* _TEKS HALAMAN_
#berburusunset hari ke empat
Semalam saya tidur nyenyak sekali, dikamar
pakai pendingin udara, hal mewah saya rasakan selama perjalanan ini. Pagi
ini saya, Rahmat, Pak Dedi dan ibu pergi ke pantai Bagedur, segar udara
pagi dipantai, terlambat melihat sunrise, tetapi sisa –sisa sunrise masih bisa
kita nikmati, matahari belum terlalu tinggi, langit di ufuk barat masih
terlihat cantik ditabur oleh cahaya matahari yang sedikit terhalang awan –awan
tipis.
Ibu Dedi berjalan kesisi barat pantai,
beliau sedang memoto semburat – semburat cahaya matahari, sama dengan saya
memoto matahari bedanya saya memoto dari tempat, Rahmat asik duduk sambil
merokok di bale – bale yang tersedia di warung – warung pagi itu masih
tutup. Pak Dedi bersepeda menyisiri pantai Bagedur, saya jadi tahu
pantai Bagedur yang berpasir halus itu panjangnya 3km, setelah Pak Dedi
menunjukkan jarak di Cyclometer.
|
Rahmat asyik duduk di bale - bale warung |
|
Pak Heri maen sepeda |
Pak Dedi sehabis main sepeda dia
melanjutkan main bola bersama anak – anak penduduk lokal di pantai, saya dapat
beberapa frame foto lucu siluet anak – anak dan Pak Dedi main bola, selesai Pak
Dedi main bola kami sarapan Mie instan
rebus di warung yang ada dipantai Bagedur, saya ditraktir lagi.

* _CUPLIKAN DATA_
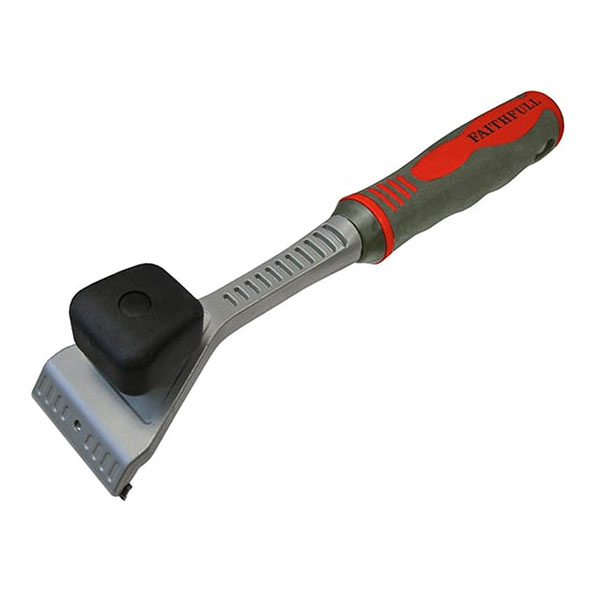 products 289 1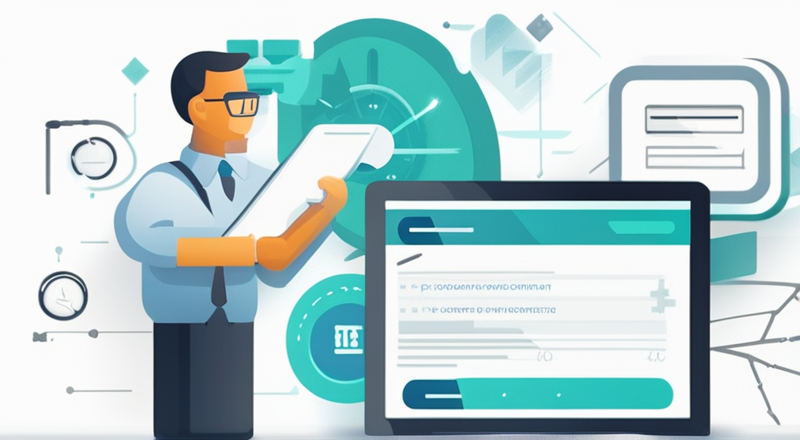 航空航天设备制造行业客户关系管理系统选型要点 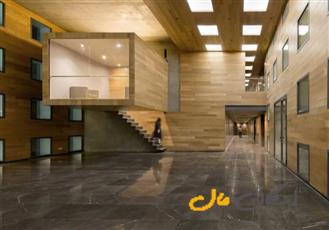 فروش آپارتمان 240 متر 3 خوابه 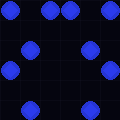 176.232.148.129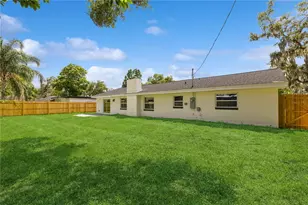 5021 St Marie Ave, Belle Isle, FL 32812 - Photo 15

* _PERMINTAAN TUGAS_
Teruskan catatan perjalanan di pantai Bagedur, mulai tepat setelah kalimat terakhirnya.

* _HASIL BERIKUT_
|
Pak Dedi dan Bu Dedi setiap liburan bulan madu terus |
Kembali ke vila kami mandi dan berbenah untuk
melanjutkan perjalanan masing – masing, saya melanjutkan ke Pantai Sawarna dan
Pak Dedi sekeluarga kembali kerumahnya di Tangerang, oleh Bu Dedi sisa makan
malam semalam dan roti dijadikan bekal untuk saya dijalan.
Minggu pagi (01/12/13) itu kami saling
berpamitan, saya sangat bersyukur kenal dengan Pak Dedi karena sudah di ajak
menginap dan banyak masukan beberapa tempat wisata, Pak Dedi dan Bu Dedi hobi
traveling setiap libur mereka pasti jalan, anak – anak mereka sudah berkeluarga
dan pisah jadi setiap jalan mereka berbulan madu terus.
Digerbang Pantai Bagedur kami berpisah, Pak
Dedi dan keluarga belok kiri menuju arah barat, mereka rencananya ingin mampir
ke Binuangeun dulu, penasaran dengan cerita saya tentang pantai Binuangeun dan
saya belok kanan menuju arah timur melanjutkan ke Pantai sawarna, mampir di
bengkel motor untuk menambah angin ban, saya lupa membawa pompa kecil, sepele, jika terjadi ban bocor jadi pekerjaan besar, harus mendorong
sepeda penuh muatan ke bengkel motor terdekat, saya harus lebih teliti lagi
sebelum jalan.
Sepanjang jalan dari Binuangeun dan
sekarang saya melanjutkan dari Pantai Bagedur menuju Malingping, jalan rayanya
baru saja selesai di aspal hotmix, saya laksana raja yang digelar karpet merah.
jalan yang datar saya jadi bisa memacu gowesan rata – rata 20km/jam. Melihat aktifitas petani membajak sawah menggunakan kerbau sudah sangat jarang menjadi hiburan tersendiri.
| |
membajak sawah |
|
sawah sehabis dibajak |
|
menanam benih |
Sampai di pertigaan Malingping saya belok
kanan selepas jembatan saya masuk pasar yang tidak takut kebanjiran, ya! Pasar
Suka Hujan, pasar yang terletak di desa Pondok Panjang, kecamatan Cihara ini
lucu, menghibur dikala panas terik.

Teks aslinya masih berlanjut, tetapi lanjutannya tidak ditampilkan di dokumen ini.